QUELLTEXT:
━━━━━━━━━━━━━━━━━━━━

Wie könnte die Zukunft aussehen?
Auch wenn der Kapitalismus bestehen bleibt, ist er nicht in Stein gemeißelt. Es gibt verschiedene Richtungen, in die sich unsere Arbeitswelt entwickeln kann. Eine düstere Variante wäre ein radikaler Kapitalismus mit starker Hierarchie und wenig Spielraum für die Einzelnen – altbekannte Bürokratie trifft auf neue, strenge Menschenführung. Auf der anderen Seite steht das Modell eines menschlicheren Kapitalismus, mit faireren Bedingungen, besseren Organisationen und mehr Möglichkeiten zur persönlichen Entfaltung.
Wahrscheinlich wird es auf eine Mischform hinauslaufen – mit Licht und Schatten. Wichtig ist, dass wir als Gesellschaft mitentscheiden, in welche Richtung es gehen soll.
Drei Ebenen, die sich gegenseitig stärken
Um gute Arbeitsbedingungen zu schaffen, braucht es ein Zusammenspiel von drei Ebenen: Die Politik als Rahmengeberin, die Unternehmen als Gestalter des Arbeitsalltags – und schließlich dei Individuen mit ihren Fähigkeiten und Bedürfnissen.
Wenn diese drei Ebenen gut zusammenwirken, entsteht ein stabiles Fundament für lebenswerte Arbeitswelten. Eine gerechtere Arbeitswelt mit weniger Ungleichheiten bedeutet auch: Weniger Druck, sich auf Biegen und Brechen durchsetzen zu müssen. Menschen könnten besser leben – ohne Angst vor dem sozialen Abstieg.
Gute Institutionen helfen dabei: Sie schaffen Räume, in denen man arbeiten und leben kann, mit möglichst viel Freiheit – und ohne unnötige Hürden.

━━━━━━━━━━━━━━━━━━━━

AUFGABEN:
A. Extrahiere aus dem Text über die Zukunft der Arbeitswelt wortgetreu den Abschnitt von "Wahrscheinlich wird es" bis einschließlich "dem sozialen Abstieg.".
B. Welche drei Ebenen müssen laut dem Text über die Zukunft der Arbeitswelt zusammenspielen, um gute Arbeitsbedingungen zu schaffen? Nenne alle.
C. Worauf wird es laut dem Text über die Zukunft der Arbeitswelt wahrscheinlich hinauslaufen?

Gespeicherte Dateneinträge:

━━━━━━━━━━━━━━━━━━━━

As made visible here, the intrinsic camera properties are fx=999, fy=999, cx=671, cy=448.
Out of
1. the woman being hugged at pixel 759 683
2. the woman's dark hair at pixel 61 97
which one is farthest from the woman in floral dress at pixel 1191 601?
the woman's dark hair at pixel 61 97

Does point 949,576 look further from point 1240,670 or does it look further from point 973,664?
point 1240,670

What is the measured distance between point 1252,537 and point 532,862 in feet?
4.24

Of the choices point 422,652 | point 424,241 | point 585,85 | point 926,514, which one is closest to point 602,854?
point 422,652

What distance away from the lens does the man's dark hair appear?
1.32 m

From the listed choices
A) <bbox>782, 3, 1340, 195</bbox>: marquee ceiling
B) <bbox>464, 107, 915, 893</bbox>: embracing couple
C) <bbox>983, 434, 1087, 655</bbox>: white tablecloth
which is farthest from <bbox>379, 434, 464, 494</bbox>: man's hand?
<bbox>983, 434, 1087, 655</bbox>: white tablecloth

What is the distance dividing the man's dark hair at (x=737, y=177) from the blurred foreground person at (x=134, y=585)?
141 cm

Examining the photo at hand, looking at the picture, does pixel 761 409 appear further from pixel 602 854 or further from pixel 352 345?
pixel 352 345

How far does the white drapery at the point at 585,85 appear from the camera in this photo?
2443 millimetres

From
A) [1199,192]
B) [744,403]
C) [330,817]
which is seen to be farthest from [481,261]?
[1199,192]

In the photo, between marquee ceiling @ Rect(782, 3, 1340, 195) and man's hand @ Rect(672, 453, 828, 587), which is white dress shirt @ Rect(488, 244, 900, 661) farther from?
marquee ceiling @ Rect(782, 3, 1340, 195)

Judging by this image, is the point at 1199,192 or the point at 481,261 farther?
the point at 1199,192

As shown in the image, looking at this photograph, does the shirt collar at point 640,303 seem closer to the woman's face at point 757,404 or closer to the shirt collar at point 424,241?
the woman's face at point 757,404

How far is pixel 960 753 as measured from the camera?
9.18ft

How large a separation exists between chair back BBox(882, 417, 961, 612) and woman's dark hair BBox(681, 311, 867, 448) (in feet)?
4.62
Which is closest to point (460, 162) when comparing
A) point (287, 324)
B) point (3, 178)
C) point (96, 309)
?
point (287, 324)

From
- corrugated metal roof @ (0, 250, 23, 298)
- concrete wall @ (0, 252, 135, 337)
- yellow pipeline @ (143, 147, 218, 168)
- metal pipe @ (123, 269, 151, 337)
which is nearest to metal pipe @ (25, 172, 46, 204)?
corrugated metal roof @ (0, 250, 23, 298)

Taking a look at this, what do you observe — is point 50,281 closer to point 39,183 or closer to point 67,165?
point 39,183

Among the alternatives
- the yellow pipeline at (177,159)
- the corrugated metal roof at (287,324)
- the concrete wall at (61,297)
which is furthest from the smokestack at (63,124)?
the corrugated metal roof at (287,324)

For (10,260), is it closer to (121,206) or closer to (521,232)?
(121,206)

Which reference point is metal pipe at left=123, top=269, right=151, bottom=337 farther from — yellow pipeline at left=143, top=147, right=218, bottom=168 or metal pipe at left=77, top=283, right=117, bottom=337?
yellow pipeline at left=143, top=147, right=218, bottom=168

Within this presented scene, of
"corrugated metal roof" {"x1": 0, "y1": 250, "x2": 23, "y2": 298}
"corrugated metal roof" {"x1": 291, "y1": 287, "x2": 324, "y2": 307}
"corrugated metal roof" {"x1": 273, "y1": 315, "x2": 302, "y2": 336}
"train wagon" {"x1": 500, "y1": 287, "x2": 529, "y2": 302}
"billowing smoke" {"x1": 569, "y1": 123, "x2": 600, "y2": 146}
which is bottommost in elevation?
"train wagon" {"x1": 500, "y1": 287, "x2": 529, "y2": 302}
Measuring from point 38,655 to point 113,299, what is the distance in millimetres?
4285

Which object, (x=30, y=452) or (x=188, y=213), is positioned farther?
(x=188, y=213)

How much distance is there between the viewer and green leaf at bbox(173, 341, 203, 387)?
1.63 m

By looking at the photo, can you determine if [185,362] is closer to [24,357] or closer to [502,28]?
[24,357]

━━━━━━━━━━━━━━━━━━━━

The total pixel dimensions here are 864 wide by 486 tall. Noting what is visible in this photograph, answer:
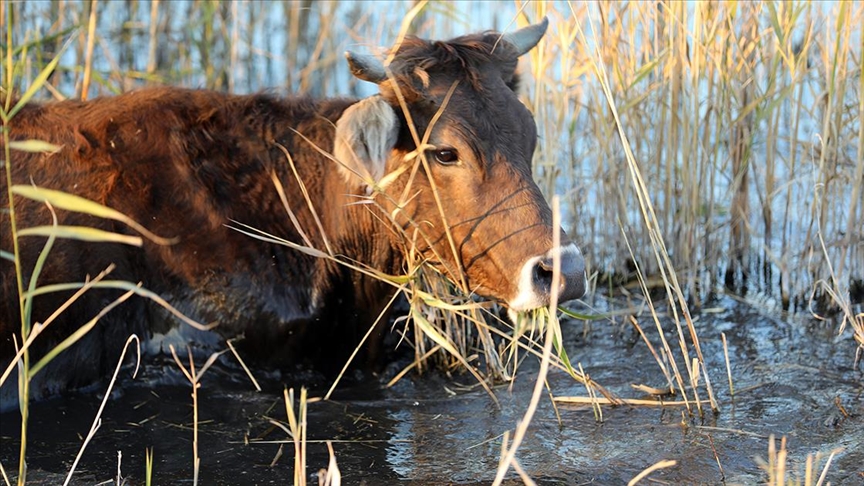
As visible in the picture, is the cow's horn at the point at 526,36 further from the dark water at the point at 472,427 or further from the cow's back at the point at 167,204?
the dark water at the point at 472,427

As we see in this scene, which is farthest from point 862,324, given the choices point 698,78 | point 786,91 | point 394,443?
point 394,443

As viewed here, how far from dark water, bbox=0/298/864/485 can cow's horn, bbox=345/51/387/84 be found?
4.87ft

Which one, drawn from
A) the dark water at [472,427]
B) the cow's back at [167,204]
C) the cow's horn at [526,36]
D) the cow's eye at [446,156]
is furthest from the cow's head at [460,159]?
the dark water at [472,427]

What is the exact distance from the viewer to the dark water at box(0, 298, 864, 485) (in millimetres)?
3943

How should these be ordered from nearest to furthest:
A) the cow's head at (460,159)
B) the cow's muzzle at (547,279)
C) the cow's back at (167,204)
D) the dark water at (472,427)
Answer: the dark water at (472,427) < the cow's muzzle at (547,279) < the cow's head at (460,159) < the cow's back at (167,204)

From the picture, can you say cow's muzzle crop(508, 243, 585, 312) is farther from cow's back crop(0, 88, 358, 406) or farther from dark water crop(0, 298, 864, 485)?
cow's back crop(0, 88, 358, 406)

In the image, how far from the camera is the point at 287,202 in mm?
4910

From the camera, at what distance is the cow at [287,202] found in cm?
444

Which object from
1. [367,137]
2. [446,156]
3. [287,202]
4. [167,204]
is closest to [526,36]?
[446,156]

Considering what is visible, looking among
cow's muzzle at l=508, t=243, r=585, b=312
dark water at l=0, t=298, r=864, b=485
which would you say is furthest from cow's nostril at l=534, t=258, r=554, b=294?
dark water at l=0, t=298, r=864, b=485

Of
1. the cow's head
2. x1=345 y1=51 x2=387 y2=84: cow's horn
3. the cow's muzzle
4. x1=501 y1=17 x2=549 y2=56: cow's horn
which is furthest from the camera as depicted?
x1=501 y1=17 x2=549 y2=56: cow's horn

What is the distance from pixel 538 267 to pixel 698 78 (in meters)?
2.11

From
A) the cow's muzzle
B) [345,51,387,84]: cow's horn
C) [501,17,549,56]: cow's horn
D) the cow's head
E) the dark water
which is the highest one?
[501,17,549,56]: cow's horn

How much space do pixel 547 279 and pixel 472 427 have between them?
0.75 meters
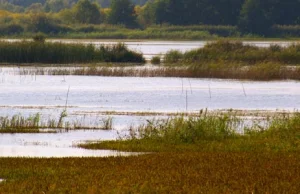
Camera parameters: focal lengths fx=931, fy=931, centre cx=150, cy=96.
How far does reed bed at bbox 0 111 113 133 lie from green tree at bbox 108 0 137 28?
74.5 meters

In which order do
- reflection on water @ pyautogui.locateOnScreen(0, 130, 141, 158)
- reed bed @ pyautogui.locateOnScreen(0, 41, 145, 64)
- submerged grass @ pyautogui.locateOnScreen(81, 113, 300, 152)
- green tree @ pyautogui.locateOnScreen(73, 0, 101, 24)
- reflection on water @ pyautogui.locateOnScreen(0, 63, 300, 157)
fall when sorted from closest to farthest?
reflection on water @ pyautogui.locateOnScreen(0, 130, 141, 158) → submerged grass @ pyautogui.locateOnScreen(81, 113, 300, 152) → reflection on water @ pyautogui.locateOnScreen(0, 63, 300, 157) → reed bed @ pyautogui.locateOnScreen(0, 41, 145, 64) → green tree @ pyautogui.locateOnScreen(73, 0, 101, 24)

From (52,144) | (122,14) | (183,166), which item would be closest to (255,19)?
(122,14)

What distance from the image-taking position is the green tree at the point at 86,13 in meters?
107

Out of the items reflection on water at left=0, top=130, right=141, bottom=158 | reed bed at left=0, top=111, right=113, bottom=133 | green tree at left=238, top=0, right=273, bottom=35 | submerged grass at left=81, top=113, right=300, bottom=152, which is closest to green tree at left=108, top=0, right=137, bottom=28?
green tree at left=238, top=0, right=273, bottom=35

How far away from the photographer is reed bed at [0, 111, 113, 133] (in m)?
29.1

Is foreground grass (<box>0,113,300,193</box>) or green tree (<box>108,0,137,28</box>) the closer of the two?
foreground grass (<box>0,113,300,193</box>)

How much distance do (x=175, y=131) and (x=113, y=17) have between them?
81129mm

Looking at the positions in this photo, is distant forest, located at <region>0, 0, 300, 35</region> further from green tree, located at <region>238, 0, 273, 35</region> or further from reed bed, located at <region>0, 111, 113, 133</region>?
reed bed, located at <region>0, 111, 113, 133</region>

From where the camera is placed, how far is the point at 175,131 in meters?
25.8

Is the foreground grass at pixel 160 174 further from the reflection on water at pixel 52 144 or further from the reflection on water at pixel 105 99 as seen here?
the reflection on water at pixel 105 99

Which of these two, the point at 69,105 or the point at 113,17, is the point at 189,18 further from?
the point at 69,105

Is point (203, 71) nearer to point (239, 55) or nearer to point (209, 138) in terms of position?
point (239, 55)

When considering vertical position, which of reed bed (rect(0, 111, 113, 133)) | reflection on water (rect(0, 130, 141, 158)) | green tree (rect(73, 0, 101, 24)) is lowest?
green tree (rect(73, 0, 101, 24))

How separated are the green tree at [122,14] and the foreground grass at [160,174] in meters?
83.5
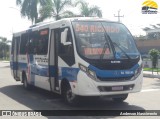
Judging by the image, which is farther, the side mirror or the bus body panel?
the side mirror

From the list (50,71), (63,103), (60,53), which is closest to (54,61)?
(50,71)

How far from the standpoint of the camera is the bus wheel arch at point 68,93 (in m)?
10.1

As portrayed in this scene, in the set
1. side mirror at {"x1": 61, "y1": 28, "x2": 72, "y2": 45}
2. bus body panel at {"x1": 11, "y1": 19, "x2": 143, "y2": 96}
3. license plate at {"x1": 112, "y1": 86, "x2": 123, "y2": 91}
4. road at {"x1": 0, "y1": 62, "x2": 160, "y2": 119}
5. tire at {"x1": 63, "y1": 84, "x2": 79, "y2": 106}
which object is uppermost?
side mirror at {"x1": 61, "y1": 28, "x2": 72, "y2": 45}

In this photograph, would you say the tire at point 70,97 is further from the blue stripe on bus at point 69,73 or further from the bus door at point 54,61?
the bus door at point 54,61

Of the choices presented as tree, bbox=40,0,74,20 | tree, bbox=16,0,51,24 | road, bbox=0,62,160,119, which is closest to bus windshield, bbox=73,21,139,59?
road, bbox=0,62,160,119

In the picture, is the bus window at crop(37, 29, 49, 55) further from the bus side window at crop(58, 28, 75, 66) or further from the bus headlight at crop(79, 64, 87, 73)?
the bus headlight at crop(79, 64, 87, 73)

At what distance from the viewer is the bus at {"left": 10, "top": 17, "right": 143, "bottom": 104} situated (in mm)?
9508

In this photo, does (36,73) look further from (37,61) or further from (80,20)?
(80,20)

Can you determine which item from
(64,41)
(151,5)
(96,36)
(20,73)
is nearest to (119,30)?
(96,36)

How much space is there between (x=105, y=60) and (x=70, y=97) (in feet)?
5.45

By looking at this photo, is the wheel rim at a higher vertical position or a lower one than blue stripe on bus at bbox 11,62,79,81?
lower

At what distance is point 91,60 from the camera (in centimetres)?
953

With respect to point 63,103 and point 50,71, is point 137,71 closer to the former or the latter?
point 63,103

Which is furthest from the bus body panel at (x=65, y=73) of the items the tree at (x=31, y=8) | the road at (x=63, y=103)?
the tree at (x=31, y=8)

━━━━━━━━━━━━━━━━━━━━

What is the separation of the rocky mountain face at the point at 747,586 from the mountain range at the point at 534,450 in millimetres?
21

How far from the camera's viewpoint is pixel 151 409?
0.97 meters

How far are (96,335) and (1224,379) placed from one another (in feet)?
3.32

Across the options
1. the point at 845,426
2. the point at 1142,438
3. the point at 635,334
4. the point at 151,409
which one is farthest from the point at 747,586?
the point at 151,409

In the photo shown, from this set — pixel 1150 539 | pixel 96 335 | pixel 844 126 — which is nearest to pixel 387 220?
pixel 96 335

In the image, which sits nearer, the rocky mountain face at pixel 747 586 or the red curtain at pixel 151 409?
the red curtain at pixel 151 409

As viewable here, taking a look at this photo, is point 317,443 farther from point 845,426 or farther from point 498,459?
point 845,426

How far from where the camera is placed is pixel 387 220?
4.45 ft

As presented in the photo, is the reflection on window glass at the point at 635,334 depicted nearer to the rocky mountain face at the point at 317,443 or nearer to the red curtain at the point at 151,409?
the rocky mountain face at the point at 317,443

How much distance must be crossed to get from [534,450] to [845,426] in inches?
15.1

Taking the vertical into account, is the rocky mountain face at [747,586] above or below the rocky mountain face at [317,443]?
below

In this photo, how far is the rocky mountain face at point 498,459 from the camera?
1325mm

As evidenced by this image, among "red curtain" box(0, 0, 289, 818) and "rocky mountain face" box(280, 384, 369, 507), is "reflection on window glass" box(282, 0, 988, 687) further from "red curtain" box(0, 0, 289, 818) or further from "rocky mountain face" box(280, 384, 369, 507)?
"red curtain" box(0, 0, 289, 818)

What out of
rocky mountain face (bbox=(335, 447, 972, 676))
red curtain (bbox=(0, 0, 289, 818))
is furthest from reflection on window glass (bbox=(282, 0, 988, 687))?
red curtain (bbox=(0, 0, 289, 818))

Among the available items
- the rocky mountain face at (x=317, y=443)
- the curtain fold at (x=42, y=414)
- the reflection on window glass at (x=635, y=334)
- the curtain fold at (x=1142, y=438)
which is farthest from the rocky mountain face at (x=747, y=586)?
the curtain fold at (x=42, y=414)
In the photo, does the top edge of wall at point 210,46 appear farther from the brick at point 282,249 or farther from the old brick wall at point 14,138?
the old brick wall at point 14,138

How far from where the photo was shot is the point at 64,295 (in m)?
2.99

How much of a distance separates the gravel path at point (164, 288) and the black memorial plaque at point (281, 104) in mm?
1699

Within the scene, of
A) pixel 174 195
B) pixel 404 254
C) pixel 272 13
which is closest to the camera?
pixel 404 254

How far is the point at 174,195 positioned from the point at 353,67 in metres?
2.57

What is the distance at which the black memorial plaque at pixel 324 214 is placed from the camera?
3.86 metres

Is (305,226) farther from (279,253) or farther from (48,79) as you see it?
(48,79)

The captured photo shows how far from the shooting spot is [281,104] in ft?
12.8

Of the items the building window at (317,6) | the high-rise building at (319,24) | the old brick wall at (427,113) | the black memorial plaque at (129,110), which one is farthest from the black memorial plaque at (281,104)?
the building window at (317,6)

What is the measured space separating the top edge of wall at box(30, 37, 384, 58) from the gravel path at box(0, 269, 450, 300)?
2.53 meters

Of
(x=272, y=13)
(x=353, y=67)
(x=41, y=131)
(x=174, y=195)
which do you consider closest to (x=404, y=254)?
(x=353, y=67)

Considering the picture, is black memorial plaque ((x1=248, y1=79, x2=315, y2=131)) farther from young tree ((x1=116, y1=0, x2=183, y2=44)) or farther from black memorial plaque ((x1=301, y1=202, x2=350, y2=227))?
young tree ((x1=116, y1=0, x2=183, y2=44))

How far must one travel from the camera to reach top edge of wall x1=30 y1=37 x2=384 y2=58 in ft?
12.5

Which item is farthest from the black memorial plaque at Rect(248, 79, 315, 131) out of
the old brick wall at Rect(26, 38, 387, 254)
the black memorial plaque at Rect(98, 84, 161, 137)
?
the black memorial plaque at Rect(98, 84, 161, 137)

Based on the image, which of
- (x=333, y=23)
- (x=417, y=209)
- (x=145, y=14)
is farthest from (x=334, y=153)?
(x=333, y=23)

━━━━━━━━━━━━━━━━━━━━

LÖSUNGEN:
A.
Wahrscheinlich wird es auf eine Mischform hinauslaufen – mit Licht und Schatten. Wichtig ist, dass wir als Gesellschaft mitentscheiden, in welche Richtung es gehen soll.
Drei Ebenen, die sich gegenseitig stärken
Um gute Arbeitsbedingungen zu schaffen, braucht es ein Zusammenspiel von drei Ebenen: Die Politik als Rahmengeberin, die Unternehmen als Gestalter des Arbeitsalltags – und schließlich dei Individuen mit ihren Fähigkeiten und Bedürfnissen.
Wenn diese drei Ebenen gut zusammenwirken, entsteht ein stabiles Fundament für lebenswerte Arbeitswelten. Eine gerechtere Arbeitswelt mit weniger Ungleichheiten bedeutet auch: Weniger Druck, sich auf Biegen und Brechen durchsetzen zu müssen. Menschen könnten besser leben – ohne Angst vor dem sozialen Abstieg.

B. die Politik als Rahmengeberin, die Unternehmen als Gestalter des Arbeitsalltags, die Individuen mit ihren Fähigkeiten und Bedürfnissen

C. Auf eine Mischform mit Licht und Schatten.